Output exactly the data lines from the one containing "Book Cover for" through the one containing "funko pop hulk chrome", both included, and leave the pictures out of your answer.

_Data extracts:_
──────────────────────────────
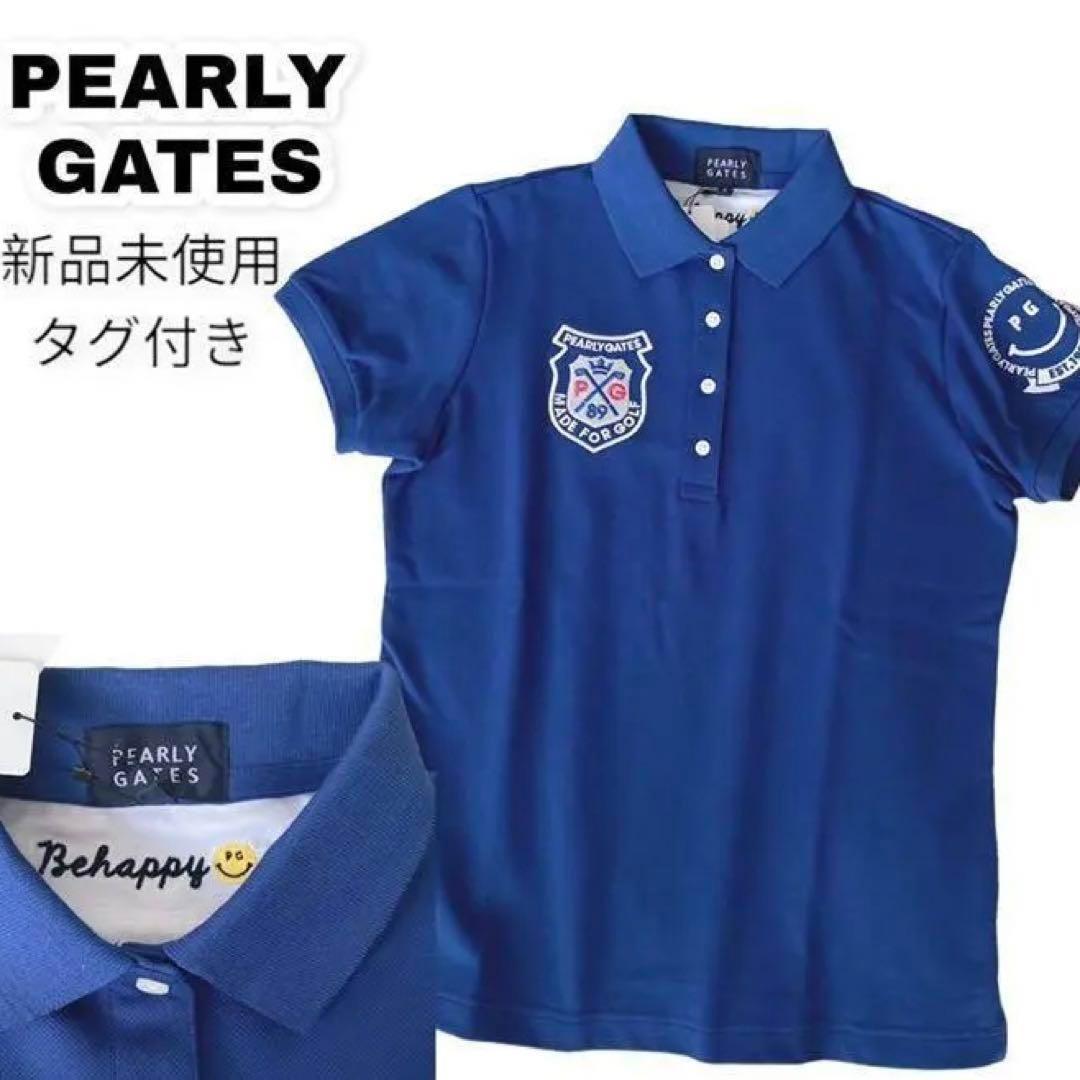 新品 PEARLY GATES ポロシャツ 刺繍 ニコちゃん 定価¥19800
──────────────────────────────
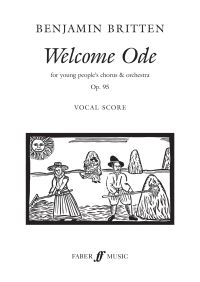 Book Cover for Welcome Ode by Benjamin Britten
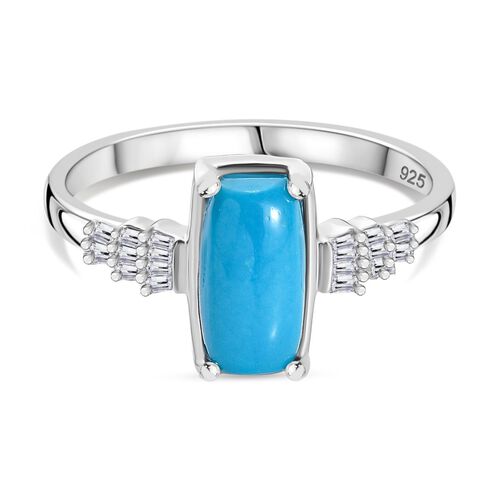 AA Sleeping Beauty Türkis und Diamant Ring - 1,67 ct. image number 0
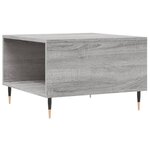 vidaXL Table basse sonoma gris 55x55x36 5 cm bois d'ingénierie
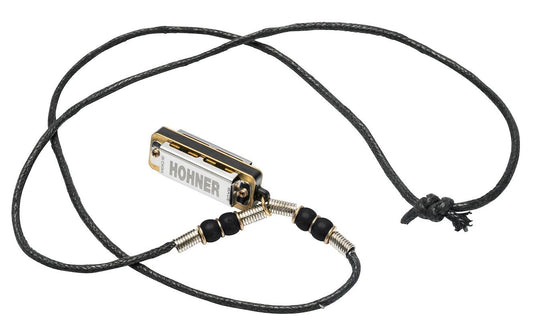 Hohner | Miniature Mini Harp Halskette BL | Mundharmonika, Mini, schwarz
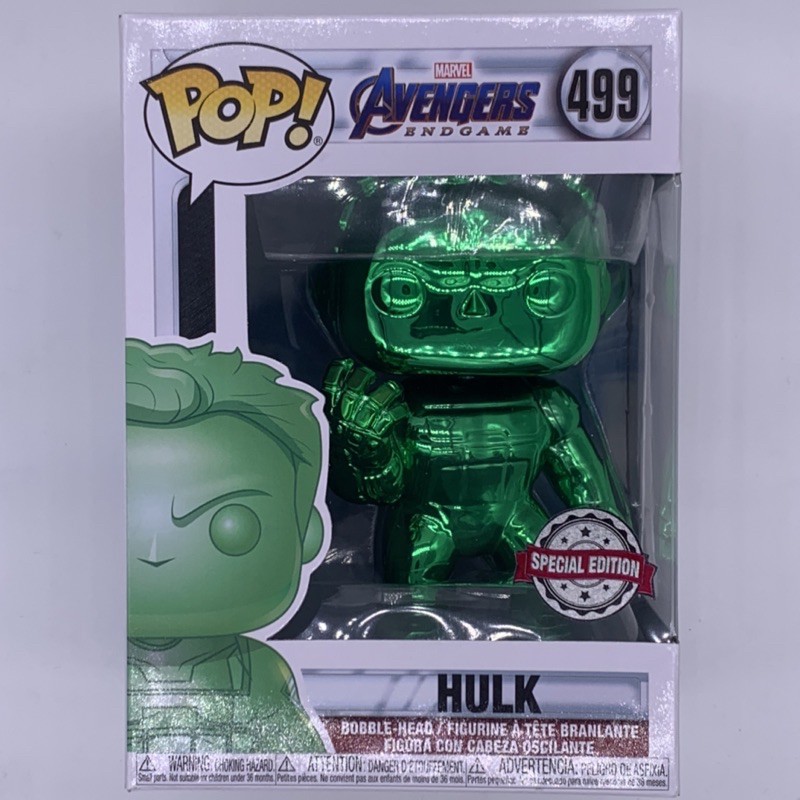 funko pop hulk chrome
──────────────────────────────
_Result:_
 Book Cover for Welcome Ode by Benjamin Britten
 AA Sleeping Beauty Türkis und Diamant Ring - 1,67 ct. image number 0
 vidaXL Table basse sonoma gris 55x55x36 5 cm bois d'ingénierie
 Hohner | Miniature Mini Harp Halskette BL | Mundharmonika, Mini, schwarz
 funko pop hulk chrome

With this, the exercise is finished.